SUPPLIED MATERIAL ::
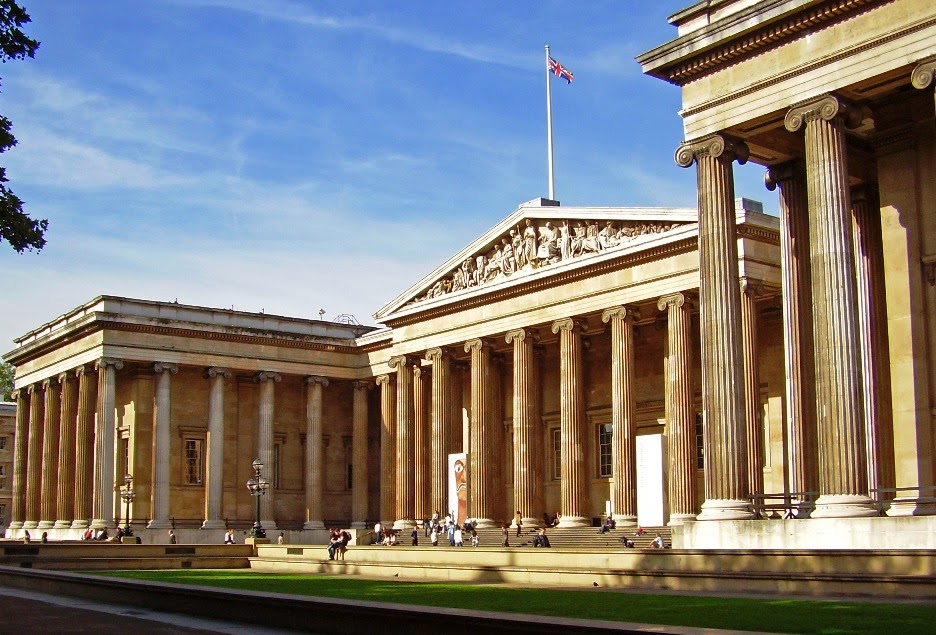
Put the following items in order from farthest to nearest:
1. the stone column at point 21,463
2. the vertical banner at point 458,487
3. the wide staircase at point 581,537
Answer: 1. the stone column at point 21,463
2. the vertical banner at point 458,487
3. the wide staircase at point 581,537

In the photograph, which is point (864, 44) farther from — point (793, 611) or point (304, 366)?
point (304, 366)

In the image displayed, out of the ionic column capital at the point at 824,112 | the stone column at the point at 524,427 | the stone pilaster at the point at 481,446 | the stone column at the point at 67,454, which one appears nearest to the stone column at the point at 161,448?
the stone column at the point at 67,454

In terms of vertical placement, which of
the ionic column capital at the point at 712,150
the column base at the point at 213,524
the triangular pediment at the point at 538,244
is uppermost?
the triangular pediment at the point at 538,244

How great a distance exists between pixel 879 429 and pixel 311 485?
3971 centimetres

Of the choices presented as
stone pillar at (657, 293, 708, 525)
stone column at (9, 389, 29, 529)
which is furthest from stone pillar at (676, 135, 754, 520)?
stone column at (9, 389, 29, 529)

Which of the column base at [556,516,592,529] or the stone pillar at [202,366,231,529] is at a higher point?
the stone pillar at [202,366,231,529]

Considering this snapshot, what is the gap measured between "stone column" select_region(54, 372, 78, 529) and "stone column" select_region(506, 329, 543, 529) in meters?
23.4

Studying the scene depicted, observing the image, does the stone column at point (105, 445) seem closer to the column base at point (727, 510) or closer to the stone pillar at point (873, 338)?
the column base at point (727, 510)

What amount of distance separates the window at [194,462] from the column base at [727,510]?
38.6m

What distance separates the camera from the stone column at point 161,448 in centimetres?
5703

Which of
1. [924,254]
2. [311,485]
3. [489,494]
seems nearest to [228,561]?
[489,494]

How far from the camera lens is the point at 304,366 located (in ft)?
205

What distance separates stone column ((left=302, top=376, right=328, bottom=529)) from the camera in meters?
61.8

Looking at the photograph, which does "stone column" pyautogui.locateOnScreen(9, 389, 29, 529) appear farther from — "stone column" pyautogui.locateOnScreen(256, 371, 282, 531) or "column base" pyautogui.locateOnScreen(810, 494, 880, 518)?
"column base" pyautogui.locateOnScreen(810, 494, 880, 518)
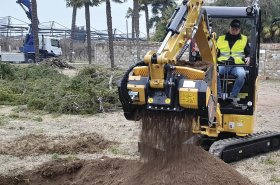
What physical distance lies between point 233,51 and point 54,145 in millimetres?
3755

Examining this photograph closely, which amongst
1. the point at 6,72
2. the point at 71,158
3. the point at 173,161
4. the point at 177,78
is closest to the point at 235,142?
the point at 173,161

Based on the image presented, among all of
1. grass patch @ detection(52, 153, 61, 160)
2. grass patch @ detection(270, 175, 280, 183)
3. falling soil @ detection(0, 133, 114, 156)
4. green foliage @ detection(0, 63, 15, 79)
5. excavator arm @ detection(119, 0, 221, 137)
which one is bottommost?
grass patch @ detection(270, 175, 280, 183)

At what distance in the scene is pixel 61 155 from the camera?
342 inches

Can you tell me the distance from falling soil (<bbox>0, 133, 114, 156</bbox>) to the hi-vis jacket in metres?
2.89

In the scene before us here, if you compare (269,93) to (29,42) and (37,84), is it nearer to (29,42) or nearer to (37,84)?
(37,84)

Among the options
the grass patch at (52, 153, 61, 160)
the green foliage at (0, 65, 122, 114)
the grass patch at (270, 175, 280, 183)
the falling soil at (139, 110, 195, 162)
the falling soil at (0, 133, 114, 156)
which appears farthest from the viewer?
the green foliage at (0, 65, 122, 114)

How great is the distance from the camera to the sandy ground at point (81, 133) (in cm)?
783

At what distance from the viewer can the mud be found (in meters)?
5.69

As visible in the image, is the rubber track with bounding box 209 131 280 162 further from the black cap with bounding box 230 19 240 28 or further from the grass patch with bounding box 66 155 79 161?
the grass patch with bounding box 66 155 79 161

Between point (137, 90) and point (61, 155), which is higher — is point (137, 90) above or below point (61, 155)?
above

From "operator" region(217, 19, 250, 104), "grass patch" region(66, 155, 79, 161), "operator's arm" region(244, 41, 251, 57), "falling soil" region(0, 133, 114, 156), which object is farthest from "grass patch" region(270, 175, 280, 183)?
"falling soil" region(0, 133, 114, 156)

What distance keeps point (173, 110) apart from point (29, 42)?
34.3 metres

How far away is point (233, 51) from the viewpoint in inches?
326

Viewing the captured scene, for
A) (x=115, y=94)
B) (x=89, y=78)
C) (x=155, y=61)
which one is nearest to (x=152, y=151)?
(x=155, y=61)
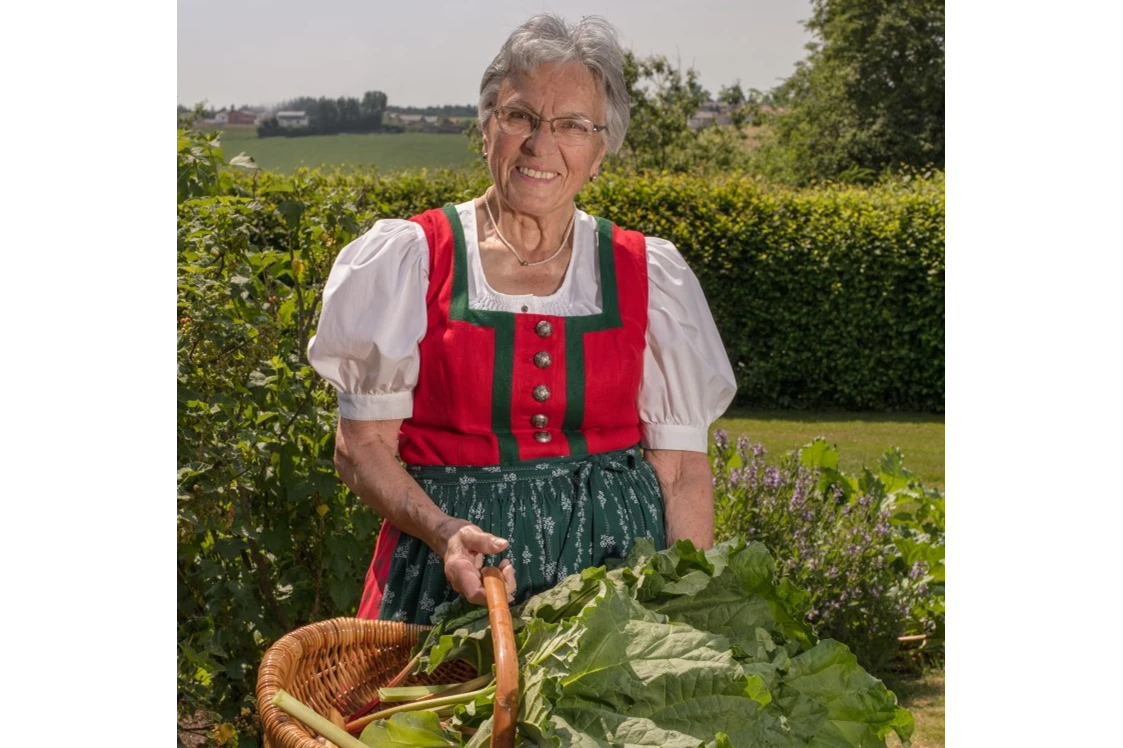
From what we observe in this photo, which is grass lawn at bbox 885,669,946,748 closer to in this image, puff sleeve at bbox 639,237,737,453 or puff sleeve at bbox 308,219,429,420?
puff sleeve at bbox 639,237,737,453

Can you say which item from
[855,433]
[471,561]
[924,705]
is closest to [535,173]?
[471,561]

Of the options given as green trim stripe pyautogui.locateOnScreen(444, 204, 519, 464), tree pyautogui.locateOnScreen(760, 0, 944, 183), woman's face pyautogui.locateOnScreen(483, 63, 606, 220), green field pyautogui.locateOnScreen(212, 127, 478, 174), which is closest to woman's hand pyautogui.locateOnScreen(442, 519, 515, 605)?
green trim stripe pyautogui.locateOnScreen(444, 204, 519, 464)

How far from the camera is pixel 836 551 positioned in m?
4.21

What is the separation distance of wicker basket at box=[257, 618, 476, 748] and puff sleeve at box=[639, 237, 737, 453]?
630 mm

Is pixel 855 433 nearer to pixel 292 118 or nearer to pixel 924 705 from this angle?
pixel 924 705

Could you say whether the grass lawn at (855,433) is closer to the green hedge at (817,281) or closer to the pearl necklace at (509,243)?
the green hedge at (817,281)

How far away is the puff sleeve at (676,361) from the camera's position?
2.19 m

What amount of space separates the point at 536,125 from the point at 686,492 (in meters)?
0.75

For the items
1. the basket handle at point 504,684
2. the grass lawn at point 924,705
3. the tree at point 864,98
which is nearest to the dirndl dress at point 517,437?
the basket handle at point 504,684

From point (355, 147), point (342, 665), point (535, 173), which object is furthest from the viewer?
point (355, 147)
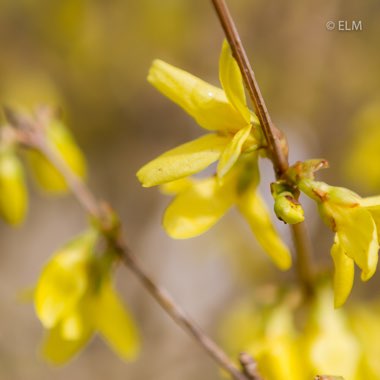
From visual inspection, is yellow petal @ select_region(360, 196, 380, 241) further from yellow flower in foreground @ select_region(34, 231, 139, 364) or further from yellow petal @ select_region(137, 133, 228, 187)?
yellow flower in foreground @ select_region(34, 231, 139, 364)

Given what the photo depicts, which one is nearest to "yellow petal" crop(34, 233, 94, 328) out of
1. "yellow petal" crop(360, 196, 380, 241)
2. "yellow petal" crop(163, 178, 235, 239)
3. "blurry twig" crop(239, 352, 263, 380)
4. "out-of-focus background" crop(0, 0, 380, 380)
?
"yellow petal" crop(163, 178, 235, 239)

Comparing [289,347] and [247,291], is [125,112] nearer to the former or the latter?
[247,291]

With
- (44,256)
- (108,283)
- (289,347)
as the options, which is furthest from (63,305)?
(44,256)

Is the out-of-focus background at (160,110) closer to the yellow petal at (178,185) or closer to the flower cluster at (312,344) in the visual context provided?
the flower cluster at (312,344)

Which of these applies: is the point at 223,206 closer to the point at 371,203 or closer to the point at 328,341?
the point at 371,203

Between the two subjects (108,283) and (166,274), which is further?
(166,274)

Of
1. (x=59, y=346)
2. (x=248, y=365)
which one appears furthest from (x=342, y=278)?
(x=59, y=346)
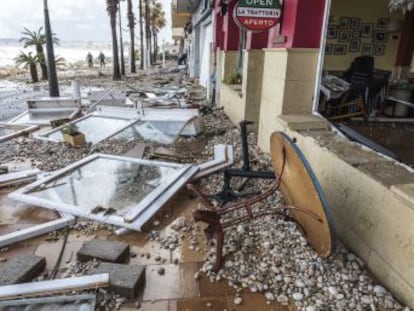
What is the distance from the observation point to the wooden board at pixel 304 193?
2363mm

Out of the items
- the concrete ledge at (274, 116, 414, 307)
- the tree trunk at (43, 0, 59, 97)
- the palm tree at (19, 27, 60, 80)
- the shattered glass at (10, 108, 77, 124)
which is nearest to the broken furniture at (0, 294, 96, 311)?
the concrete ledge at (274, 116, 414, 307)

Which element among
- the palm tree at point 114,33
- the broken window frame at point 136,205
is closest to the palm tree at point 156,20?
the palm tree at point 114,33

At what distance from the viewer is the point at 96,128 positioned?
6719mm

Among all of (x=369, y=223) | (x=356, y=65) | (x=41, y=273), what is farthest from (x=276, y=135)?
(x=356, y=65)

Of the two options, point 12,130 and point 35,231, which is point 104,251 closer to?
point 35,231

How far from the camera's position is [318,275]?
2580 mm

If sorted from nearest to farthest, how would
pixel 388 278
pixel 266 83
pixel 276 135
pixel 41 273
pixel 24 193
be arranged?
1. pixel 388 278
2. pixel 41 273
3. pixel 276 135
4. pixel 24 193
5. pixel 266 83

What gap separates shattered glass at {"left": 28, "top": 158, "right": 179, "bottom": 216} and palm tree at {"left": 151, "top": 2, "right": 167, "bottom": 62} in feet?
121

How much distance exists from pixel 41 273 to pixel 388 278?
2752 mm

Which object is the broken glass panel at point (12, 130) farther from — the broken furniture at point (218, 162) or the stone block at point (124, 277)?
the stone block at point (124, 277)

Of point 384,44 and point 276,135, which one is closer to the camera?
point 276,135

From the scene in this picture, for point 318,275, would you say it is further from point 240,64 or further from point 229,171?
point 240,64

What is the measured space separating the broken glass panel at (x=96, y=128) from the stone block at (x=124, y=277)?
3902 millimetres

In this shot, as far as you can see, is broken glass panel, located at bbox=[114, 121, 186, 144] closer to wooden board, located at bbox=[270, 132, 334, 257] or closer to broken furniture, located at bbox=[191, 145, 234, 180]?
broken furniture, located at bbox=[191, 145, 234, 180]
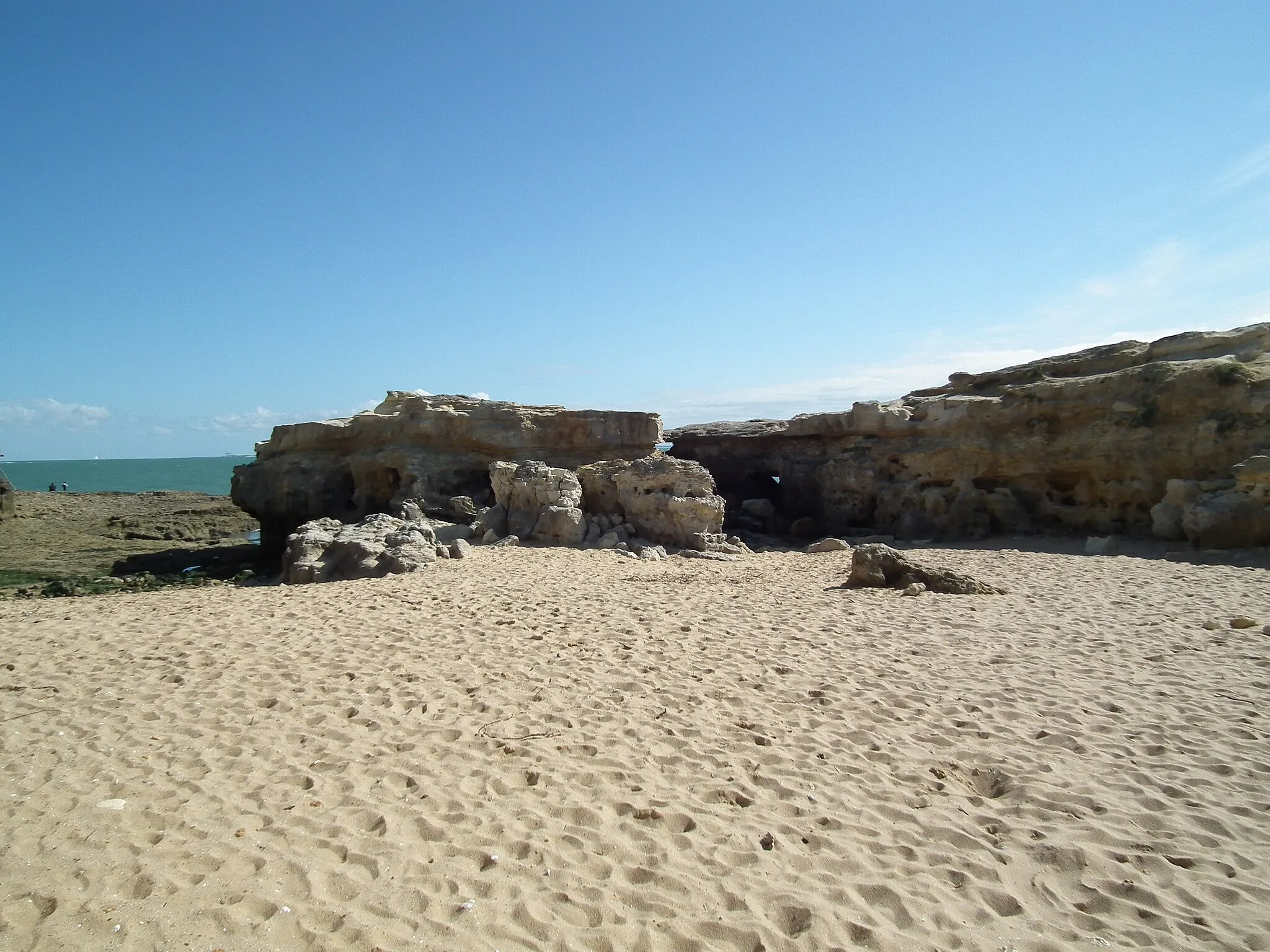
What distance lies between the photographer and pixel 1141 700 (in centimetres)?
551

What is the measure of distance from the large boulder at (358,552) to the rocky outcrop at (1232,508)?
14331 mm

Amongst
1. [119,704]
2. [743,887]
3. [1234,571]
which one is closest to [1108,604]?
[1234,571]

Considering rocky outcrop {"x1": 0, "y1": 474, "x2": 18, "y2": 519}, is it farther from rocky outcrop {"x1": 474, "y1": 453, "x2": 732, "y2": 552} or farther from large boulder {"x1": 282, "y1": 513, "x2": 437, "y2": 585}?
rocky outcrop {"x1": 474, "y1": 453, "x2": 732, "y2": 552}

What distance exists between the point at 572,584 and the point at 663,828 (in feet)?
24.3

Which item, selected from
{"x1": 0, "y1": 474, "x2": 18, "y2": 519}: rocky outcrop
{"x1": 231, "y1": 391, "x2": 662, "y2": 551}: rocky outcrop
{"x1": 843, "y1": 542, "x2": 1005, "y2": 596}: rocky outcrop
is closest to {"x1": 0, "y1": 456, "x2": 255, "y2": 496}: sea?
{"x1": 0, "y1": 474, "x2": 18, "y2": 519}: rocky outcrop

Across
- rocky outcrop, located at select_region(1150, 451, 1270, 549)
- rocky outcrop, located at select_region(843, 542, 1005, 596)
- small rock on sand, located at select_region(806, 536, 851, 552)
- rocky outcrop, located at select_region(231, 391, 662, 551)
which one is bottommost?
small rock on sand, located at select_region(806, 536, 851, 552)

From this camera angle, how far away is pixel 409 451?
2039cm

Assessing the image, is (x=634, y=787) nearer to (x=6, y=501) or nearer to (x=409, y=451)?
(x=409, y=451)

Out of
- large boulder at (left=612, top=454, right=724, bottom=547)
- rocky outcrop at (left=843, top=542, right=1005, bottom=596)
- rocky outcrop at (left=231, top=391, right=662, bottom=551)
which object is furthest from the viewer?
rocky outcrop at (left=231, top=391, right=662, bottom=551)

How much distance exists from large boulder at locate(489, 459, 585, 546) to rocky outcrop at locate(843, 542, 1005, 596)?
7.30 m

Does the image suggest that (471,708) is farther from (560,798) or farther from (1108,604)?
(1108,604)

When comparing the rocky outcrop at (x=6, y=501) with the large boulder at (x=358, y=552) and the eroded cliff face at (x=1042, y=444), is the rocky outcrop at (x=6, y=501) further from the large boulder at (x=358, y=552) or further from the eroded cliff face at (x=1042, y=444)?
the eroded cliff face at (x=1042, y=444)

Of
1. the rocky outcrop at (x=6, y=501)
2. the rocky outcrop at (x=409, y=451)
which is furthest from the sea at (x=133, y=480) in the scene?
the rocky outcrop at (x=409, y=451)

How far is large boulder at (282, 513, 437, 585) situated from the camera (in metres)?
12.3
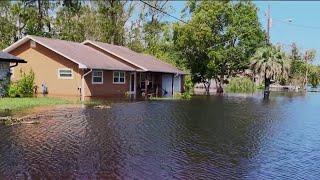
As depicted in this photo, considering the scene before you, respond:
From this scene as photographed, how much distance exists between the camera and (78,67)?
34562 millimetres

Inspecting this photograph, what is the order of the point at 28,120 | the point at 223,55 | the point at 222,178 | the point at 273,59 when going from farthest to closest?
1. the point at 223,55
2. the point at 273,59
3. the point at 28,120
4. the point at 222,178

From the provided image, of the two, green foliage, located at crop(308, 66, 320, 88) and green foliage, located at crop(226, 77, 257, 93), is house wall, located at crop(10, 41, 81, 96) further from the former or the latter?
green foliage, located at crop(308, 66, 320, 88)

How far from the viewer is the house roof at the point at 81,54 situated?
34.2 m

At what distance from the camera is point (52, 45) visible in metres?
35.8

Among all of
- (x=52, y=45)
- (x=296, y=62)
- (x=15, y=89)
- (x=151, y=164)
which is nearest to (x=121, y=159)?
(x=151, y=164)

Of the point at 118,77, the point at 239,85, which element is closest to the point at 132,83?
the point at 118,77

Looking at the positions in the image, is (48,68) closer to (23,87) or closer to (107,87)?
(23,87)

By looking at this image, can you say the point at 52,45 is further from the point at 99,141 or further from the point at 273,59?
the point at 273,59

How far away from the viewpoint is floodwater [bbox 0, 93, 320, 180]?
442 inches

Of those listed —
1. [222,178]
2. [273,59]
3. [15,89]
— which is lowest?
[222,178]

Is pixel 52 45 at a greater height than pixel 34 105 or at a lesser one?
greater

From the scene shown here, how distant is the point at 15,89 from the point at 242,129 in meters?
18.5

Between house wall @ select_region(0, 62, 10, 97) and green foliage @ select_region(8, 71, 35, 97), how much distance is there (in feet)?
1.29

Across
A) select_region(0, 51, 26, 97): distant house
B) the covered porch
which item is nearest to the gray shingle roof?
the covered porch
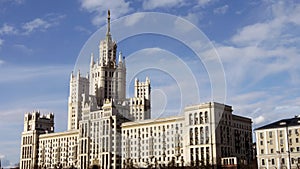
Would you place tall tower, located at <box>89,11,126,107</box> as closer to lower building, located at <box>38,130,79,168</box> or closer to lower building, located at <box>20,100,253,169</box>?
lower building, located at <box>38,130,79,168</box>

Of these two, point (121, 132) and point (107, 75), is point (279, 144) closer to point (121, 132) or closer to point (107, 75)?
point (121, 132)

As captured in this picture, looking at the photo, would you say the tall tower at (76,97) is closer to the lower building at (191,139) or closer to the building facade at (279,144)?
the lower building at (191,139)

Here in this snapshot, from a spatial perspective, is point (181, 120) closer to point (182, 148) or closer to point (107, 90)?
point (182, 148)

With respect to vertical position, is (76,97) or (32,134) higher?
(76,97)

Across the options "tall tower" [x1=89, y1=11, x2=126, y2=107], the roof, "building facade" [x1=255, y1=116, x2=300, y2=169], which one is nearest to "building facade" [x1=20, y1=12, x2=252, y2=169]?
"tall tower" [x1=89, y1=11, x2=126, y2=107]

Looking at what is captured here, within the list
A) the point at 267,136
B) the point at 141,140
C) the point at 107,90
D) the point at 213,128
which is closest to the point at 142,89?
the point at 107,90

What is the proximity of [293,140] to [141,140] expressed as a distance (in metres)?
47.4

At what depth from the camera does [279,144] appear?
7450 cm

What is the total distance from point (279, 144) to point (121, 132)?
53430mm

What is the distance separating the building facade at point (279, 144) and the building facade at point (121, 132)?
552 inches

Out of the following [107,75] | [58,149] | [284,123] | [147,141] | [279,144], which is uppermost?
[107,75]

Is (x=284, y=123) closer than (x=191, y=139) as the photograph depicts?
Yes

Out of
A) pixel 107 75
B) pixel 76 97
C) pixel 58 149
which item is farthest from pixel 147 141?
pixel 76 97

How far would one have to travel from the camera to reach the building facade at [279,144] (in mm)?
73688
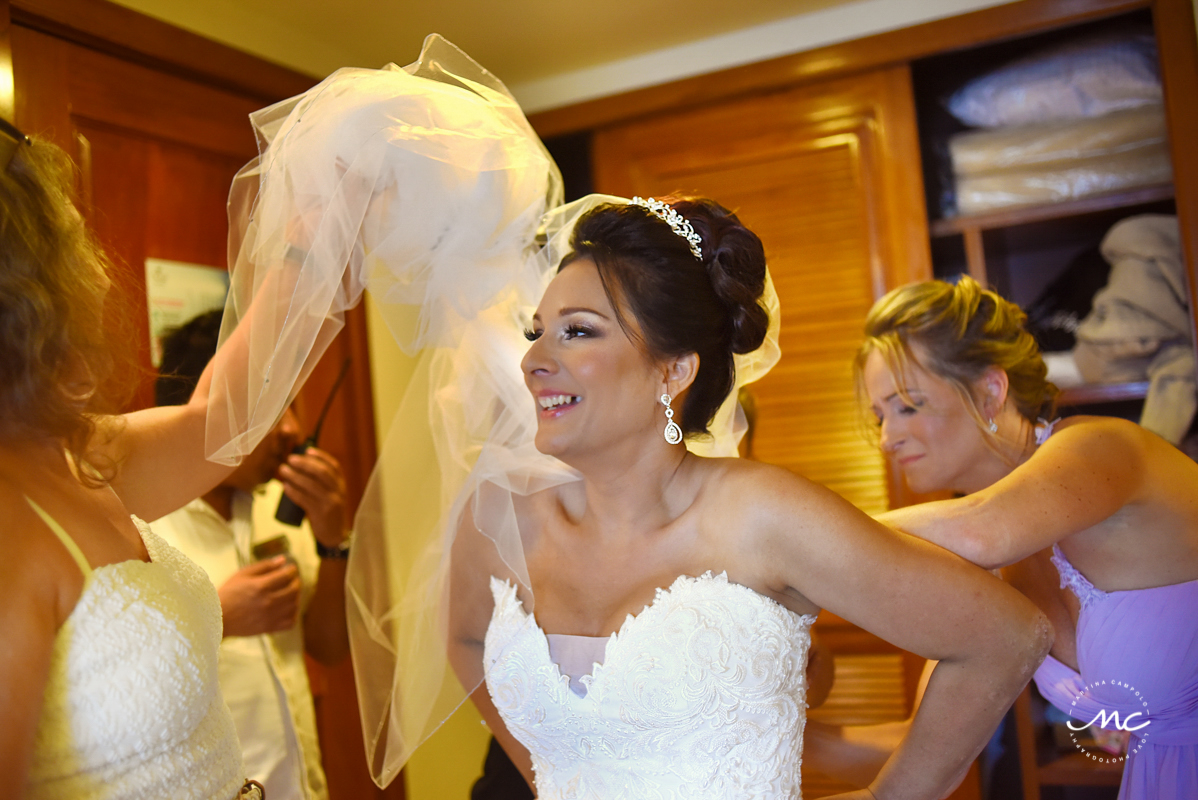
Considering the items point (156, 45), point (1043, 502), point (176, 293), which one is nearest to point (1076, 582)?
point (1043, 502)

EXERCISE PROMPT :: Arrange the material as a numbered list, starting at the line containing "At what depth" and continuing up to and including its final line. Skip blank lines and leave out the pictures.

TASK RESPONSE ::
1. At what depth from the camera does [279,144] appear?
2. 7450 cm
3. What is the total distance from point (279, 144) to point (121, 132)?
4. 53430mm
5. What is the distance separating the building facade at point (279, 144) and the building facade at point (121, 132)?
6. 552 inches
7. Out of the following [107,75] | [58,149] | [284,123] | [147,141] | [279,144], which is uppermost?
8. [107,75]
9. Is (x=284, y=123) closer than (x=191, y=139) as the photograph depicts?
10. Yes
11. Out of
12. A) pixel 107 75
13. B) pixel 76 97
14. C) pixel 58 149
15. which item is farthest from pixel 147 141?
16. pixel 76 97
17. How far would one have to travel from the camera to reach the building facade at [279,144] (in mm)?
18. 73688
19. Considering the items point (156, 45), point (1043, 502), point (176, 293), which one is nearest to point (1076, 582)?
20. point (1043, 502)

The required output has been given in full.